5. Assisted grooming
Since older rabbits may have a hard time grooming themselves properly, they may require your assistance to stay clean. This entails brushing their fur with a fine tooth comb and dry bathing them using cornstarch. Gently massage it on the dirty fur regions the brush it out. Avoid using water to bathe your bunny. For soiled or matted fur near their rear end, use a wet clean towel to wipe off the dirt if you must.
Clipping your older rabbit’s nails is also something you might want to consider doing more often than you would for younger bunnies. Overgrown nails normally hinder a rabbit’s movement by failing to provide traction as well as constantly getting caught in carpets, mats, or rugs. This is mainly because senior rabbits are less active and may fail to trim their nails naturally through digging or engaging in other physical activities.

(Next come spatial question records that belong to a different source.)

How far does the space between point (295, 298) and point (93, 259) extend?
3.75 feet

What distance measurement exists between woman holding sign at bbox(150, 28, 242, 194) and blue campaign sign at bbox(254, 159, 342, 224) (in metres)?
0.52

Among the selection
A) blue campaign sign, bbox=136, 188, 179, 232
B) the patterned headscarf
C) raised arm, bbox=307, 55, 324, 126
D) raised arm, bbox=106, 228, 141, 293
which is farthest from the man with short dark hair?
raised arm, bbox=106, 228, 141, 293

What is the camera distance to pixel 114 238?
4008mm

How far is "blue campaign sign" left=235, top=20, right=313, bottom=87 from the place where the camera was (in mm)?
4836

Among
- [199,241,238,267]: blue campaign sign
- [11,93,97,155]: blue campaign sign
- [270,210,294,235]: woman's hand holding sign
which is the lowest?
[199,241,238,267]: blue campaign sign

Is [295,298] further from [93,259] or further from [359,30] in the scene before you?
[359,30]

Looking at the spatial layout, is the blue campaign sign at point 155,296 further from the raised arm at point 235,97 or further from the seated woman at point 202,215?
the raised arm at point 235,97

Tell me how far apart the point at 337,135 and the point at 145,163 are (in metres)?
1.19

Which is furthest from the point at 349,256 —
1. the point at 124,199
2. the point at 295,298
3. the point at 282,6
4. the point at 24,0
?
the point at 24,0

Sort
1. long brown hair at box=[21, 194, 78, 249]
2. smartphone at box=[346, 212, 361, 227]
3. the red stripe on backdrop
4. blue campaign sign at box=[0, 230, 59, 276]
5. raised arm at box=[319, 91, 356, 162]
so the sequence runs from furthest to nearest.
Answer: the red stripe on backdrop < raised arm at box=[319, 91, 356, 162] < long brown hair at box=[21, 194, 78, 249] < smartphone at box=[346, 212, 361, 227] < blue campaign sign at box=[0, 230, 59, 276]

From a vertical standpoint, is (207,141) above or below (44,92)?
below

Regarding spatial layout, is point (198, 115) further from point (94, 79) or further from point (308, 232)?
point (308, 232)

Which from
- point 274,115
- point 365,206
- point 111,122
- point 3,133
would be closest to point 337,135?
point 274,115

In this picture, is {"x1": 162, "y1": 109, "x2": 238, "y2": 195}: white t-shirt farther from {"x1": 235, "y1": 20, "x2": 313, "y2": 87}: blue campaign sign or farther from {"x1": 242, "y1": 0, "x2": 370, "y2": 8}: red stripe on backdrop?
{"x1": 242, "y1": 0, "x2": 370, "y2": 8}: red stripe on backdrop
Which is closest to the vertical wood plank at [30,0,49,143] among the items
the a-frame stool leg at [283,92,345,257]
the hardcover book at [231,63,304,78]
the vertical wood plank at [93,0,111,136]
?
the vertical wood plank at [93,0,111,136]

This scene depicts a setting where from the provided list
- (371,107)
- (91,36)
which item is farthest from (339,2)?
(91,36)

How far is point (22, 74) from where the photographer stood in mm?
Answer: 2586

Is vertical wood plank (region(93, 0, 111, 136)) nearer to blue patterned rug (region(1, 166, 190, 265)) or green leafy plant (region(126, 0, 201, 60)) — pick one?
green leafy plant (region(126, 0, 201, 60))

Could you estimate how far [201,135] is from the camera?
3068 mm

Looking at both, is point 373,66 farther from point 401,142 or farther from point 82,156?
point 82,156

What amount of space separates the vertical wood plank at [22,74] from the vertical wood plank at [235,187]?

Keeping your senior bunny’s eyes clean is another task you need to partake in. This entails wiping gunk buildup as well as looking out for any infections or abnormalities that require veterinarian care. Click on the link to find out more about unhealthy rabbit eyes, signs, and symptoms
The older a rabbit gets the more attention they need. Socializing your rabbit provides mental nourishment as well as helping to prevent boredom. Unlike younger bunnies who prefer participating in physical activities, seniors prefer petting and gentle back massages. Spending quality time with them in a relaxed state will not only build a bond between your rabbit, but it also helps prevent stress.